The parties now cohere around a liberal centrist policy platform. This holds especially for Fine Gael (who cleave more socially liberal and pro-enterprise than their counterpart). Earlier this month while canvassing in Fine Gael heartland I found voters concerned about childcare costs and housing but who otherwise formed a large part of Ireland’s bourgeoise – those who basically found the country was working for them.
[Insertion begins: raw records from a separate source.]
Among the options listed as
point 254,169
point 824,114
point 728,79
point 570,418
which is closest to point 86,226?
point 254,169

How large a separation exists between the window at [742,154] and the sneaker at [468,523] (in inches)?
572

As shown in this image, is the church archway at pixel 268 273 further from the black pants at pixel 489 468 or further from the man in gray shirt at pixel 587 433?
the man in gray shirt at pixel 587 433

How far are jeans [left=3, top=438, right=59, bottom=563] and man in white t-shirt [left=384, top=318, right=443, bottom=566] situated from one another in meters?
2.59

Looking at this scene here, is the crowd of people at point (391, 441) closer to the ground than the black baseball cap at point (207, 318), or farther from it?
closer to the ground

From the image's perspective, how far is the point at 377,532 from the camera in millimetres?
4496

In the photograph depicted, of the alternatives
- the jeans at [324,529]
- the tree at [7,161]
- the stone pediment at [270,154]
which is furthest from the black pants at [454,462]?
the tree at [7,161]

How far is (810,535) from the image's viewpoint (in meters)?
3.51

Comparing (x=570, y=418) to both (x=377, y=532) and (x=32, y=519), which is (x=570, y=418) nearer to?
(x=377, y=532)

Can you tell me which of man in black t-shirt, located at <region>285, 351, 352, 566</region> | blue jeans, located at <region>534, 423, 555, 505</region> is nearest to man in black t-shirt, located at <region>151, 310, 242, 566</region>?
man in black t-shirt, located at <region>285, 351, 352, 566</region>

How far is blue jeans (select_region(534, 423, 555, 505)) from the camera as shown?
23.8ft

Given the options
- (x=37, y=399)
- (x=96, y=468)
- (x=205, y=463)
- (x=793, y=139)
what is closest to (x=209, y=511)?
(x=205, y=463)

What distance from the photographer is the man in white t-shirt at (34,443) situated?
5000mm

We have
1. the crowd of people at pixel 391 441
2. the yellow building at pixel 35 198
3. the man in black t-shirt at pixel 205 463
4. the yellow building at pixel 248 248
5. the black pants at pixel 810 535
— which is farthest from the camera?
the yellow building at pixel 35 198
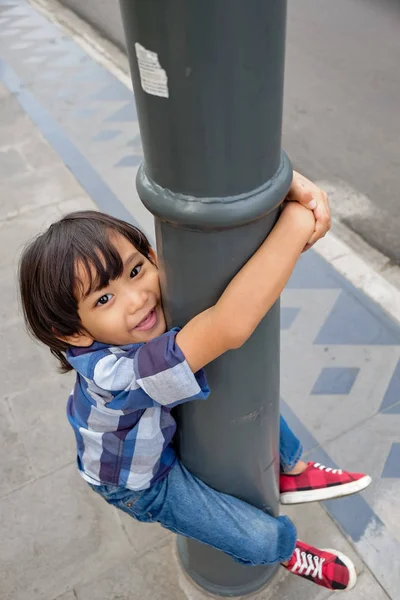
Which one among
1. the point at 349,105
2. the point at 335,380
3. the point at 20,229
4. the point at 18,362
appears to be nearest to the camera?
the point at 335,380

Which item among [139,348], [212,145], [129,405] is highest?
[212,145]

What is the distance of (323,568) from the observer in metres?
2.26

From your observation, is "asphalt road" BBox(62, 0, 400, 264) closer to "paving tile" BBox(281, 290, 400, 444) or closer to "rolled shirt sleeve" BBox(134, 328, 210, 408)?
"paving tile" BBox(281, 290, 400, 444)

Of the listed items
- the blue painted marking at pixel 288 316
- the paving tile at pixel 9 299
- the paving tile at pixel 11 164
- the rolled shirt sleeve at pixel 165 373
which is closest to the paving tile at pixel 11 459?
the paving tile at pixel 9 299

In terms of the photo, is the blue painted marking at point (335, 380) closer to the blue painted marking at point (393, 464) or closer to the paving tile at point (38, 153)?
the blue painted marking at point (393, 464)

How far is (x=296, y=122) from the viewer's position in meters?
5.52

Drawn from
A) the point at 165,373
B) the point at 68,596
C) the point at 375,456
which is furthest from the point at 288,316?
the point at 165,373

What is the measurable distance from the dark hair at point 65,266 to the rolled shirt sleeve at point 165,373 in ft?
0.80

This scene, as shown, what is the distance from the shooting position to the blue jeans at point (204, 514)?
1.78 metres

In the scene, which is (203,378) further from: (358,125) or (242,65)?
(358,125)

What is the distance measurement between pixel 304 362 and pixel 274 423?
152cm

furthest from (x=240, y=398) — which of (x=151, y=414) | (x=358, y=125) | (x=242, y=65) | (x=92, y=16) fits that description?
(x=92, y=16)

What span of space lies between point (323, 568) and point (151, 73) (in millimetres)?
1906

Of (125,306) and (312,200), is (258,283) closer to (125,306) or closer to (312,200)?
(312,200)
But, as I wrote in last week’s magazine, the stability of Ireland’s centre conceals the darker forces brewing. In November 2023 Dublin city was beset by rioters, protesting the huge inward migration Ireland has experienced in recent years (thanks in part to the 100,000 or so Ukrainian refugees Ireland has accommodated). The trigger for the riots was a knife-attack on young school children in Parnell Square on Dublin’s inner north side that morning, committed by an Algerian born naturalised citizen. It was all that was needed to provide a match to simmering resentment. Precipitous demographic change combined with an acute housing crisis has generated an unhappy urban working class.
But across Ireland’s establishment you will find scant reference to immigration – they are anxious to deviate from liberal orthodoxy, wary that in Ireland in the 2020s a sceptical mention of immigration figures would have them labelled far-right or racist. “St Patrick was an immigrant” former taoiseach Enda Kenny said in 2017 in the White House, pinning the bien pensant centre’s colours to the mast. On its march to the end of history Ireland was being realised as an outward looking tolerant utopia with none of the problems general to the rest of the West. Even Sinn Féin – a party that once found its base in the republican working class, those anxious about demographic change – have cleaved to the centre on the question of immigration.
There is some logic to the idea that Ireland could evade continent-wide trends. Thanks to its low-corporation tax (12.5 per cent) Dublin, and Ireland’s second city Cork, have become the European home base for huge American tech and pharmaceutical companies. This set-up has afforded Ireland wealth that many in Britain truly do not comprehend, especially given the diminutive assumption of Ireland as a tiny country on the edge of Europe, with paltry influence and little cash. (This is a hangover of Ireland’s former fealty to the United Kingdom, which no longer bears any resemblance to reality.)
Ireland is also sitting on a healthy €13b tax receipt from Apple, after the European Union ordered the tech giant to pay. So now political parties are throwing money at the cost of living crisis, hoping they can stave off the populist wave crashing over the continent with its favourable financial winds.
But there is serious jeopardy looming. The spectre of a Donald Trump presidency, and his project of economic nationalism, threatens Ireland’s high-profit, high-productivity multinational economy. The bitter antagonism to asylum seekers – from a small but not insignificant proportion of the electorate – is one thing while the country is rich and fully employed. It is a very different beast if the population continues to grow in an economy hobbled by Trump’s possible isolationist turn. If Dublin was a tinderbox last November, it could be a powder keg under these circumstances.
Yet there is no radical vision for reshaping an economy dependent on the whims of an erratic president. Instead, Fine Gael position themselves as the party who navigated Ireland back to staggering prosperity after the financial crash and ruinously expensive bailouts in the ensuing years. A safe pair of hands is the subtle message. Upholding the status-quo, while tinkering at the margins, is the strategy for now.
Sinn Féin will likely perform better than initial predictions suggested. But the party will not see the surge it enjoyed in 2020, making it the most popular party in the country (though, unable to form a government as Fine Gael and Fianna Fáil alike refused to work with a party that emerged as the political wing of the IRA). But Sinn Féin, despite some radical posturing, has fashioned itself as a party looking evermore to the centre, too.
The simmering disquiet among the electorate will find expression in a slew of independent candidates, whose soap boxes range from far-right “Ireland is full” immigration policy to gentle hawkishness on the question. But they are by definition disunited. The parliamentary arithmetic needed to form a government will remain in favour of the centre so long as the edges are fragmented. But no matter the result that will emerge, no one has articulated a new vision for a place defined by a rift between the voter and the mainstream politician.